A surface normal is the little arrow sticking straight out of a surface,
perpendicular to it. Lighting lives or dies by it: how bright a face looks is set by the angle
between its normal and the light. So when you transform a mesh — scale a character, stretch a
crate — the normals must come along. The obvious move is to push them through the
model matrix M, the same matrix that moves the
vertices. Tempting, and wrong. Under a non-uniform scale or a shear, applying
M to a normal tilts it off the surface, and your lighting goes
subtly, maddeningly bad.
First, normals are directions, not places: they carry w = 0
in homogeneous coordinates, so translation never touches them. Only the linear part of
M — rotation, scale, shear — can do damage. Let us find what does
the job correctly, by demanding the one thing a normal must never lose: perpendicularity.

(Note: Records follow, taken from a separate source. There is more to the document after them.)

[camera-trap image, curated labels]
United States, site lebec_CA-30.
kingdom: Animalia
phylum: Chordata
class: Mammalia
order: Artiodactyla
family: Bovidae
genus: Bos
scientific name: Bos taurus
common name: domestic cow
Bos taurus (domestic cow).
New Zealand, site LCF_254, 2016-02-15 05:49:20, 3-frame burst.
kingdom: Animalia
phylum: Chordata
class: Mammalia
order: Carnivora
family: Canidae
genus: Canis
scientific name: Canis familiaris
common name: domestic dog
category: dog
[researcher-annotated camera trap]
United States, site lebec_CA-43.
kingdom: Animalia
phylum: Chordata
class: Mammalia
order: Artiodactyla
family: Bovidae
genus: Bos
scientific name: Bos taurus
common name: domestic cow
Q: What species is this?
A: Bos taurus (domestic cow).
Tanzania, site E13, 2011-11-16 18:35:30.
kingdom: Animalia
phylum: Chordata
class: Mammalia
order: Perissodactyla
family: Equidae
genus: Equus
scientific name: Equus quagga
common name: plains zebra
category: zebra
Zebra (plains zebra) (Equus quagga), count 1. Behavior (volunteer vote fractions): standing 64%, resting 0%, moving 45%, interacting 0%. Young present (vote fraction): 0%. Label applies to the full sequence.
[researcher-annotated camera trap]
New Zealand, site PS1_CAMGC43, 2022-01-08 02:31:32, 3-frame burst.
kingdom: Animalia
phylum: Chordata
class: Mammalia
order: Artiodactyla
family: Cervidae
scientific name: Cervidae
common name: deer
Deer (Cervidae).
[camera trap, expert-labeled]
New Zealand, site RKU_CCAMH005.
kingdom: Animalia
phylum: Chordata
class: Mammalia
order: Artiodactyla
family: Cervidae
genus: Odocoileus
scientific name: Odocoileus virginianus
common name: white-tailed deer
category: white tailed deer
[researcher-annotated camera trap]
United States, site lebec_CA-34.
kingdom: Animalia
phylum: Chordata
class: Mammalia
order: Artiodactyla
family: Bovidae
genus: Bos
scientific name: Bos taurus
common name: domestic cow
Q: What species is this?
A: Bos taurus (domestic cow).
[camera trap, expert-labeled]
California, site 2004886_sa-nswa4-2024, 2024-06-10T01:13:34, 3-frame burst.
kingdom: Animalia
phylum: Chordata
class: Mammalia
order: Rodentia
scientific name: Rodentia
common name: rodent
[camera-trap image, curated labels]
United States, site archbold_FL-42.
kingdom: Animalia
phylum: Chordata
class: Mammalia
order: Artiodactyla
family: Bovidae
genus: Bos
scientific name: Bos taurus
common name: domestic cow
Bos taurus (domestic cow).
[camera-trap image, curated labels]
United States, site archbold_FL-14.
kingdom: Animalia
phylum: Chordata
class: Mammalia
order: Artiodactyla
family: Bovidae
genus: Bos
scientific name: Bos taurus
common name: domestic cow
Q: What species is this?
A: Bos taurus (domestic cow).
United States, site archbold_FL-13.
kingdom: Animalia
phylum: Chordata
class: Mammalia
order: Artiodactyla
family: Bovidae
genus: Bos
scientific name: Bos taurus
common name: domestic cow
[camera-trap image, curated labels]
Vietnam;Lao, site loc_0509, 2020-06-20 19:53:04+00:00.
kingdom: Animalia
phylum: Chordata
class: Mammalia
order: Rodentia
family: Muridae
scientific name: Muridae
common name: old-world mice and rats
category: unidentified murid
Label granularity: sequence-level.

Deriving the normal matrix
Fix a point on the surface. Let \vec{t} be a
tangent there (an arrow lying along the surface) and
\vec{n} the normal. Perpendicular means their
dot
product is zero. Writing the dot product as a row times a column:
\vec{n}^{\top}\vec{t} = 0.
Step 1 — see how a tangent transforms. A tangent is the difference of two
nearby surface points, so it rides the vertices: under the linear part
M it becomes
\vec{t}\,' = M\vec{t}.
Step 2 — demand the new normal still be perpendicular. Call the unknown,
correctly transformed normal \vec{n}\,'. Whatever it is, it must
satisfy the same perpendicularity against the new tangent:
(\vec{n}\,')^{\top}\,\vec{t}\,' = 0.
Step 3 — substitute the transformed tangent. Put
\vec{t}\,' = M\vec{t} in:
(\vec{n}\,')^{\top} M \vec{t} = 0.
Step 4 — engineer the middle to collapse to the identity. We already know
\vec{n}^{\top}\vec{t} = 0. If we could massage
(\vec{n}\,')^{\top} M into \vec{n}^{\top},
we'd be done. The clean way: insert M^{-1}M = I and group it so an
M^{-1}M sits in the middle. Suppose
\vec{n}\,' = (M^{-1})^{\top}\vec{n}; then
(\vec{n}\,')^{\top} = \vec{n}^{\top} M^{-1}
(using (AB)^{\top} = B^{\top}A^{\top} and
((M^{-1})^{\top})^{\top} = M^{-1}), and so
(\vec{n}\,')^{\top} M \vec{t} = \vec{n}^{\top} M^{-1} M \vec{t} = \vec{n}^{\top} \vec{t} = 0. \;\checkmark
Step 5 — read off the normal matrix. Perpendicularity is preserved exactly
when the normal is transformed not by M, but by the
inverse-transpose of its linear part — the
normal matrix:
\vec{n}\,' = (M^{-1})^{\top}\,\vec{n} = M^{-\top}\vec{n}.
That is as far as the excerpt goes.